Page excerpt START

Wednesday, 24 October 2018

An Uncommon Therapy by Dr Elizabeth McCardell, M. Couns, PhD


November 2018

     Uncommon Therapy, the Psychiatric Techniques of Milton H. Erickson, is the title of a book  by Jay Haley on the strategies and practices of Erickson, the father of modern hypnotherapy.  Fundamental to how Erickson worked was just getting to know how the patient thought and interacted in their world, their potential, the things that mattered to them and then utilizing this knowledge in therapy. For him, the patient was unique, first and foremost. He said that the therapist needs to be flexible conceptually and behaviourally to respect, respond, or redirect the patient’s potential to the full benefit of themselves.

Page excerpt END
Provided records START

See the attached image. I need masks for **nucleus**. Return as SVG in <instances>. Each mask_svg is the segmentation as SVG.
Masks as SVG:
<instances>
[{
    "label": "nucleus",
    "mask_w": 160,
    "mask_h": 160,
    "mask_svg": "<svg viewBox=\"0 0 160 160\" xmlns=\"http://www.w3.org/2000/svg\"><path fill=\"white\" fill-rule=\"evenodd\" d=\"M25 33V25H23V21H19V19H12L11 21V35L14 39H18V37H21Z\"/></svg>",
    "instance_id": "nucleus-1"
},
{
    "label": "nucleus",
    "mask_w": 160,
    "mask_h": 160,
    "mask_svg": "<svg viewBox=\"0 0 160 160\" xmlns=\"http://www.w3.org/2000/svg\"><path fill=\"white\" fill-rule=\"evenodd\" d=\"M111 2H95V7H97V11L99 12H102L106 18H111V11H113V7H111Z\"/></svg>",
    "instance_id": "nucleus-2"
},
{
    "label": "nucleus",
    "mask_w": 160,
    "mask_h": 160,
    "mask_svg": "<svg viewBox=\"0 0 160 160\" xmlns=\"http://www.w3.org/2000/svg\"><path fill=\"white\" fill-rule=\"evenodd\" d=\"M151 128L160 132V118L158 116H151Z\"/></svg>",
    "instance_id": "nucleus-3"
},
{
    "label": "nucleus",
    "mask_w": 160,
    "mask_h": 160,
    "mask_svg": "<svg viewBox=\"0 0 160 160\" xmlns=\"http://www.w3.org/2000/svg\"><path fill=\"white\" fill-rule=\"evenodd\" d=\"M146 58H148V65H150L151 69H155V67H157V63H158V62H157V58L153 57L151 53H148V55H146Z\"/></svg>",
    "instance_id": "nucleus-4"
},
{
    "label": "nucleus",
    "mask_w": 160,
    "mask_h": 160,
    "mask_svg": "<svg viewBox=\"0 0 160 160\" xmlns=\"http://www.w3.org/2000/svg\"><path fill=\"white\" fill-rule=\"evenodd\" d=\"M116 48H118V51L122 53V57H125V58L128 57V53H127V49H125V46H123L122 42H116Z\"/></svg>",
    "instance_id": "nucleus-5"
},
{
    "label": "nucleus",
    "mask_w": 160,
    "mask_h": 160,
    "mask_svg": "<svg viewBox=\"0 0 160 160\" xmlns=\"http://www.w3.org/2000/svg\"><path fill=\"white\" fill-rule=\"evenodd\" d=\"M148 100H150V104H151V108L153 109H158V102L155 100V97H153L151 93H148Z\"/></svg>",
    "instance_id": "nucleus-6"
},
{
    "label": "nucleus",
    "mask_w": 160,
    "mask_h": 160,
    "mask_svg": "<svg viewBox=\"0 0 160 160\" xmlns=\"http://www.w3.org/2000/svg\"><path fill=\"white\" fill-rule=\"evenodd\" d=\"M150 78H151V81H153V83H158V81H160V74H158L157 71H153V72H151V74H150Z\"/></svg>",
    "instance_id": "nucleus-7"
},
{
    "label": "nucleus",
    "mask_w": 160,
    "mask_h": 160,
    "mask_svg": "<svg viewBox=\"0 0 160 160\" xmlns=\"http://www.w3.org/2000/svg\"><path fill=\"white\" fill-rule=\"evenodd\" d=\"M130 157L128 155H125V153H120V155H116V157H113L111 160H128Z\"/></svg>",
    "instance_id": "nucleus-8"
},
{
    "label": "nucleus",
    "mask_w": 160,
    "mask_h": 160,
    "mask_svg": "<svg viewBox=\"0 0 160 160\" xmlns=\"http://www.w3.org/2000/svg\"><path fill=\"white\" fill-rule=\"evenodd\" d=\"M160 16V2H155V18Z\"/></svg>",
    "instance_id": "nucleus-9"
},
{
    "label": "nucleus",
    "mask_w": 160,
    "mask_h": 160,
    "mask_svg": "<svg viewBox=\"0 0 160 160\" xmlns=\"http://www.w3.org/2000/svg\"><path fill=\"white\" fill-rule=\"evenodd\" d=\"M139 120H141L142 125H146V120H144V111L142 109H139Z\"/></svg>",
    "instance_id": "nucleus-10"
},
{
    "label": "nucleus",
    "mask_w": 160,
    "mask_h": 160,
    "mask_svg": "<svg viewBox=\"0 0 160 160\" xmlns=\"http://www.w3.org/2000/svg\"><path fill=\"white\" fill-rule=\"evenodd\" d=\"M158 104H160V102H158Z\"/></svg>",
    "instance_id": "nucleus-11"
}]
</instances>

Provided records END

** Problems to work on **
[1] According to the Uncommon Therapy excerpt, who wrote the book on Erickson's strategies and practices?
[2] Copy out the passage from the Uncommon Therapy excerpt starting with "Wednesday, 24 October" and going on through "benefit of themselves.".

** List of answers **
[1] Jay Haley

[2]
Wednesday, 24 October 2018

An Uncommon Therapy by Dr Elizabeth McCardell, M. Couns, PhD


November 2018

     Uncommon Therapy, the Psychiatric Techniques of Milton H. Erickson, is the title of a book  by Jay Haley on the strategies and practices of Erickson, the father of modern hypnotherapy.  Fundamental to how Erickson worked was just getting to know how the patient thought and interacted in their world, their potential, the things that mattered to them and then utilizing this knowledge in therapy. For him, the patient was unique, first and foremost. He said that the therapist needs to be flexible conceptually and behaviourally to respect, respond, or redirect the patient’s potential to the full benefit of themselves.